The same patterns were not observed for the facial expression stimuli. This result was not consistent with previous research suggesting that pain catastrophizing influences pain perceptions by increasing attention toward pain-related facial expression stimuli [
10,
29]. Either those who were recently diagnosed as chronic pain [
10] or those who were suffering from chronic pain but were not seeking treatment (community or college sample) [
3,
4] may be differently affected by visual stimuli such as facial expressions of pain than those who were experiencing more severe pain and were receiving treatment in a hospital setting for their musculoskeletal disorders. The greater severity, or perhaps the more prolonged experience of pain may cause altered response to pain stimuli compared to community or college samples.
The current research may inform pain psychology therapy by allowing therapists to provide psychoeducation to chronic patients, informing them that their brain may naturally focus more on pain related words.
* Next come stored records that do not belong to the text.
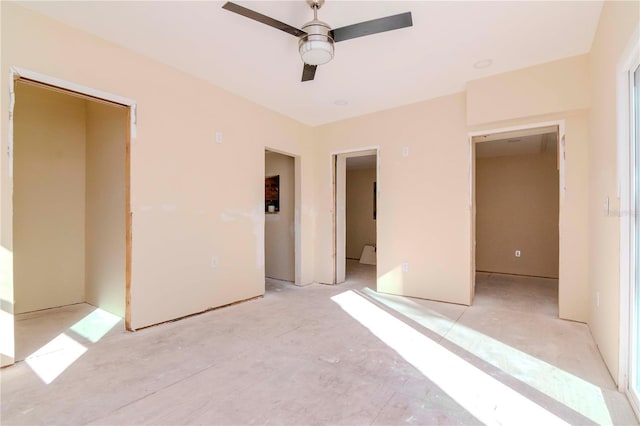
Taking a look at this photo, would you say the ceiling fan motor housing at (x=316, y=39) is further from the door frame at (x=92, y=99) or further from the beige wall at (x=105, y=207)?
the beige wall at (x=105, y=207)

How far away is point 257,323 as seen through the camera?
10.1 feet

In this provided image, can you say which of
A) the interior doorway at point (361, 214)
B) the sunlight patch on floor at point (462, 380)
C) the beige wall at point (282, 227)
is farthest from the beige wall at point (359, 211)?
the sunlight patch on floor at point (462, 380)

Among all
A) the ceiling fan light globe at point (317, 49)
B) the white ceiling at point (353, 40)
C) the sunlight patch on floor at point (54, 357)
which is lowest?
the sunlight patch on floor at point (54, 357)

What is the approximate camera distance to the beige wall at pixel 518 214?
5.46 metres

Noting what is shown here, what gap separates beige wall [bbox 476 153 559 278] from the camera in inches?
215

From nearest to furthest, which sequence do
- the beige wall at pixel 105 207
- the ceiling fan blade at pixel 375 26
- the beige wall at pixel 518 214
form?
1. the ceiling fan blade at pixel 375 26
2. the beige wall at pixel 105 207
3. the beige wall at pixel 518 214

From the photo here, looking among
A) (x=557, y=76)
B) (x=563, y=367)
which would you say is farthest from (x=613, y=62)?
(x=563, y=367)

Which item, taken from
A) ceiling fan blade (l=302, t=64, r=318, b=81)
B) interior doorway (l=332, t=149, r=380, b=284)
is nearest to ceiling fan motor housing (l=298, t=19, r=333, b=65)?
ceiling fan blade (l=302, t=64, r=318, b=81)

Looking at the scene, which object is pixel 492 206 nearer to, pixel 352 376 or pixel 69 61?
pixel 352 376

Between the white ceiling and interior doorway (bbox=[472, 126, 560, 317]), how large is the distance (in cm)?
227

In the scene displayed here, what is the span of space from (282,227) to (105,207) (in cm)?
254

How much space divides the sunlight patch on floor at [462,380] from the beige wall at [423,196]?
1.15 meters

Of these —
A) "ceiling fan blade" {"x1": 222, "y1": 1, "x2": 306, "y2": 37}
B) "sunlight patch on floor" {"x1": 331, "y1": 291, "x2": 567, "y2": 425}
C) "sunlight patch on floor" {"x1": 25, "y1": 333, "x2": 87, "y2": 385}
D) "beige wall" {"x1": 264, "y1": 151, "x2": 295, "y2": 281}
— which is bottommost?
"sunlight patch on floor" {"x1": 25, "y1": 333, "x2": 87, "y2": 385}

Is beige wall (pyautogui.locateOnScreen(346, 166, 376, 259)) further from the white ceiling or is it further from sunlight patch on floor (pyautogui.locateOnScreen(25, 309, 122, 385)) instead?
sunlight patch on floor (pyautogui.locateOnScreen(25, 309, 122, 385))
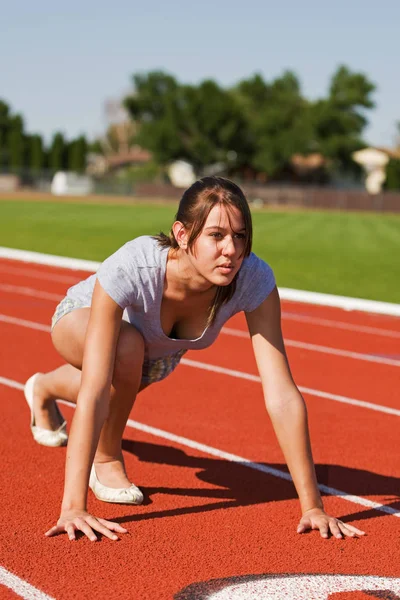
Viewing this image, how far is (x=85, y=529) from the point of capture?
3729 mm

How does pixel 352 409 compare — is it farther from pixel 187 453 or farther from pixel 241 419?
pixel 187 453

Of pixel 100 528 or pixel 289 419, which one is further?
pixel 289 419

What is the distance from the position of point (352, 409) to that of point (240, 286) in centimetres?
289

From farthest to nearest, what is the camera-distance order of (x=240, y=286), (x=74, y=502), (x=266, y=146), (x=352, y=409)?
1. (x=266, y=146)
2. (x=352, y=409)
3. (x=240, y=286)
4. (x=74, y=502)

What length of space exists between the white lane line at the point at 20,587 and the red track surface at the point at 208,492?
3 cm

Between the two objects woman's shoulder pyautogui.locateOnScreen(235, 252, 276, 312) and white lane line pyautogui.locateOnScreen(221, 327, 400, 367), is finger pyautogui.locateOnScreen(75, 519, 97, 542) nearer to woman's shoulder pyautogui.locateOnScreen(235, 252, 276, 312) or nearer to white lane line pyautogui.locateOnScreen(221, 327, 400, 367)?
woman's shoulder pyautogui.locateOnScreen(235, 252, 276, 312)

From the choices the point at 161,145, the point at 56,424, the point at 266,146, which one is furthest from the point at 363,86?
the point at 56,424

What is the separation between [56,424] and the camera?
17.5 feet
Once patients are made aware, they may be able to alter this automatic reactive response. We can encourage patients to monitor their observation of pain terms and in the future, potentially implement other empirically validated interventions such as cognitive thought stopping, meditation, distraction, mindfulness to non-pain related stimuli, or some new intervention that has yet to be developed to retrain the brain’s response to pain words. Clinicians or health care providers who treat chronic pain patients with musculoskeletal disorders should also be mindful that patients with high levels of pain catastrophizing may experience in difficulty in disengaging from repetitive negative thoughts about pain. Interventions that target to decrease rumination (e.g., behavioral techniques, cognitive restructuring, acceptance and commitment therapy, mindfulness exercises) can be helpful to assist these individuals in decreasing their distress levels and in increasing their capacity to cope with their chronic pain.
Despite the contributions of the present study, there are limitations. First, the study’s limited sample size requires a cautious interpretation of results. However, a power analysis was conducted prior to data collection, and the result indicated that 28 participants were sufficient to address the primary study question. Also, the present study differed from previous studies that investigated attentional bias of non-clinic samples with a variety of chronic pain conditions. The present study focused on chronic pain patients with musculoskeletal disorders in the hospital. Second, chronic pain groups were divided according to their scores of pain catastrophizing, and the statistical method utilized was a median split. Researchers raised concerns about using this method because it can increase type I errors and make it harder to detect possible interaction effects [
30]. Recent research has found, however, that the median split is a legitimate statistical method when independent variables are uncorrelated [
31]. Lastly, the present study did not include a pain-free control group. Previous studies utilizing eye tracking method either found no attentional bias to pain-related information among healthy individuals [
5] or found that healthy individuals reduced their attentional engagement to pain-related stimuli significantly during the later stage of attention [
26]. However, future studies may confirm this finding further by including a pain-free control group to compare with a chronic pain group to determine whether the maintained attention toward pain-related information is specific to chronic pain groups.